#### Quoted passage:
Assessing DeFi’s Impact on your Business Model and Product Innovation Cycle

The decentralization of finance via Web 3.0 is in its early stages, but fintechs should open the conversation about potential risks and gains right now. Here are questions to spark open dialogue among the thinkers who drive your strategic planning, business development, and product roadmap.

How will our business model need to shift?

This may be the most crucial question for forward-thinking CEOs and CPOs leading fintech companies. Like any major disruptive force, DeFi presents both huge opportunities and threats to existing business models. Exactly what this means for your company will depend on your market, your vertical, and your focus. As you unpack the questions, I recommend this Forbes article as a foundation for understanding how companies can adapt.

DeFi transforms the model of trust in a profound way. Web 3.0 will present users with a new array of possibilities and every incentive to try them out. Why would investors pay 3% to a giant broker-dealer, for example, when they can manage their own transactions for .5%?

Excerpts from a spatial dataset
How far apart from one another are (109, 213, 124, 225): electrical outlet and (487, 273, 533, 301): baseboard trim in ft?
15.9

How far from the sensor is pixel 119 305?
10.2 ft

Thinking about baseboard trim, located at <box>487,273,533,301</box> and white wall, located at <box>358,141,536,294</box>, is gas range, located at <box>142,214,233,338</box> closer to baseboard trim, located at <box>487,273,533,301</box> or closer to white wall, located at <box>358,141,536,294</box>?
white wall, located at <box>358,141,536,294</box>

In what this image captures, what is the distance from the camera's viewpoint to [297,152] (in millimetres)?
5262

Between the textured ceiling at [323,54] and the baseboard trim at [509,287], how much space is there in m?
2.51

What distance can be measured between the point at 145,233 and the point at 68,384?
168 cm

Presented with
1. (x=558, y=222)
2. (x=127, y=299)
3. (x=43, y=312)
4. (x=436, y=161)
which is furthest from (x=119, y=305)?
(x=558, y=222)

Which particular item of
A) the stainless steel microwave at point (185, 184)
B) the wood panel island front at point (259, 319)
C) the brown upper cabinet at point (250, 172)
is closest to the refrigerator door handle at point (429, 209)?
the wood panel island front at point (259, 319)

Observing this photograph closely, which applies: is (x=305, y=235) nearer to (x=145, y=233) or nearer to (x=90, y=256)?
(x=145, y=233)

#### Goal of the exercise:
Reproduce the DeFi article word for word, covering everything from "Assessing DeFi’s Impact" down to "and product roadmap.". These items are separate from the DeFi article and stand on their own.

#### Task output:
Assessing DeFi’s Impact on your Business Model and Product Innovation Cycle

The decentralization of finance via Web 3.0 is in its early stages, but fintechs should open the conversation about potential risks and gains right now. Here are questions to spark open dialogue among the thinkers who drive your strategic planning, business development, and product roadmap.